Also, in our cohort of patients, treatment failure was associated (P < 0.05) with elevated liver enzymes (ALT, AST, and ALP) and bilirubin levels and decreased platelets count and serum albumin levels. Also, the increase in liver stiffness (fibrosis) was associated with treatment failure as non-responders had higher (P = 0.0001) values of APRI and FIB-4 scores than responders participants. Former studies found that the severity of hepatic dysfunction may affect the response rate to DAAs[21]. In similar large cohort of Egyptian patients, Omar et al[20] found that patients who achieved SVR were had lower liver enzymes activity, decreased bilirubin levels, lower FIB-4 score and higher albumin levels and platelets count. Other studies reported that the increase in liver fibrosis was associated with decreased SVR rates in HCV genotype 4 treated with SOF/DCV[22].
Although some studies demonstrated that HCV treatment with DAAs, in a significant number of patients, may be associated with reversal of hepatic fibrosis and inflammation[23], almost there was no study regarding the role of fibrogensis markers in treatment response to DAAs. This study revealed that baseline serum levels of HA (P < 0.0001) and PIIINP (P = 0.0003) were distinctly higher in non-responders than responders patients and both of them had a good ability for treatment success (SVR24) prediction (AUC of 0.766 for HA and 0.684 for PIIINP).

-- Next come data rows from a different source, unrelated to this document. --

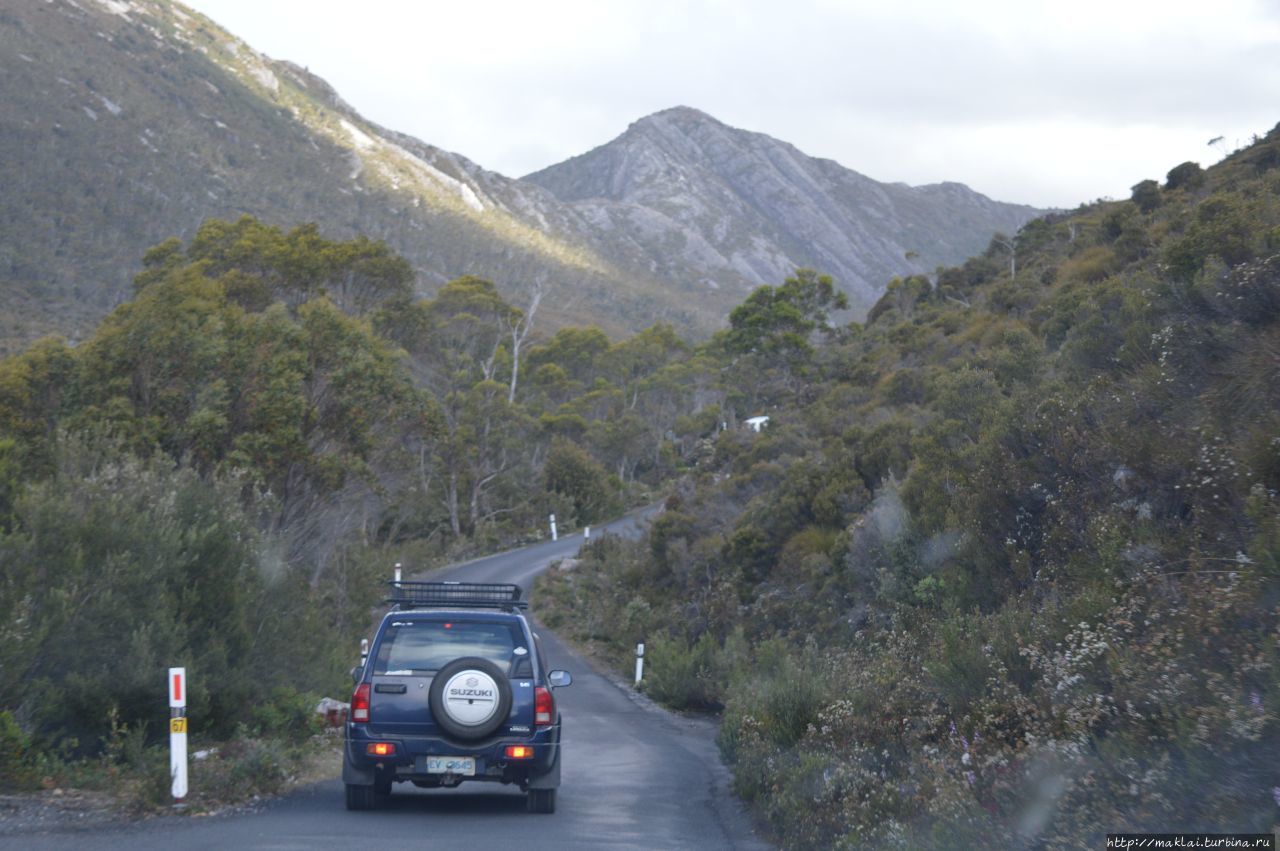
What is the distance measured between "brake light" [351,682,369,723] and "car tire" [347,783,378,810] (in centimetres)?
67

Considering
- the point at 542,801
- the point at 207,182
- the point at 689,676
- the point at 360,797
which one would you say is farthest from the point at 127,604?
the point at 207,182

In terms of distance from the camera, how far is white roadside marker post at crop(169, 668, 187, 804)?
29.7 feet

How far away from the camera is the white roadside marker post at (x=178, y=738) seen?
9055mm

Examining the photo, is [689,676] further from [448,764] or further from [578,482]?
[578,482]

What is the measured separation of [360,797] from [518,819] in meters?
1.29

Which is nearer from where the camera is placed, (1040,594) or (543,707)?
(543,707)

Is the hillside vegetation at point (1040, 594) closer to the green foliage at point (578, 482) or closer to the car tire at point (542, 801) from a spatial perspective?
the car tire at point (542, 801)

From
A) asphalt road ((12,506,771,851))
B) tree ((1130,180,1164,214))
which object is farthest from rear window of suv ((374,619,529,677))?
tree ((1130,180,1164,214))

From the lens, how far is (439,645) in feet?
31.8

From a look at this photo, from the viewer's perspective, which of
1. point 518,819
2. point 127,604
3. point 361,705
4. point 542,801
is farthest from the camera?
point 127,604

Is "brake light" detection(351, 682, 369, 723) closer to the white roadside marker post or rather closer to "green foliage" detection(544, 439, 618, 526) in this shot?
the white roadside marker post

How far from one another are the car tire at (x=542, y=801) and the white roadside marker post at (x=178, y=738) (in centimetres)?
273

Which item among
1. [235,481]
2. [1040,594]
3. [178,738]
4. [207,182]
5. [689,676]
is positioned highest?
[207,182]

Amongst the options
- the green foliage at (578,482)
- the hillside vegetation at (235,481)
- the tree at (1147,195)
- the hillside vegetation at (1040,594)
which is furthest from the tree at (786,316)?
the hillside vegetation at (1040,594)
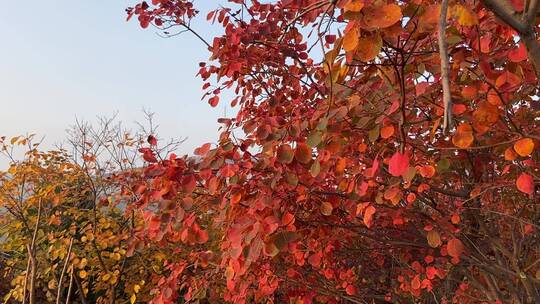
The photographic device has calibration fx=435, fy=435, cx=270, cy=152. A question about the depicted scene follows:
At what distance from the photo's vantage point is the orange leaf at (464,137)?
59.4 inches

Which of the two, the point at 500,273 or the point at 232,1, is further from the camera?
the point at 232,1

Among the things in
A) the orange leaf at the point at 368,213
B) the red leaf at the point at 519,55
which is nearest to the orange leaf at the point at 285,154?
the orange leaf at the point at 368,213

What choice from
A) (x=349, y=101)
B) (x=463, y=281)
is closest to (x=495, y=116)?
(x=349, y=101)

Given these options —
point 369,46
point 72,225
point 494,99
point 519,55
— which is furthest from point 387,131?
point 72,225

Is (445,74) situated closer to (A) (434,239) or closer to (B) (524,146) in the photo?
(B) (524,146)

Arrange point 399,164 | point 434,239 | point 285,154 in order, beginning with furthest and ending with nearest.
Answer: point 434,239, point 285,154, point 399,164

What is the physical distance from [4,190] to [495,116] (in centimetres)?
572

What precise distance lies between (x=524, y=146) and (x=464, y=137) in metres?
0.19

In virologic non-responder patients to IFN-α therapy, Leroy et al[11] reported that non-responder patients did not achieve histological scores improvement after therapy. They found that elevated HA and PIIINP levels were associated with treatment failure and IFN-α therapy is unable to reduce their levels and remained unchanged during follow-up[11]. Despite our study that focused on the prediction of treatment success, Leroy study focused on the changes and improvements in histological lesions before and after treatment and used HA and PIIINP as fibrogenesis markers to reveal the improvements in liver fibrosis. Also, the HCV treatment used in this study is based on DAA INF free regimen despite IFN-α therapy in Leroy et al’s study[11]. Moreover, Trocme et al[24], evaluated two fibrosis models, one included PIIINP and the other included HA, in CHC patients treated by IFN-α and ribavirin. Compared to non-responder patients, they found that values of each index significantly decreased in responders[24].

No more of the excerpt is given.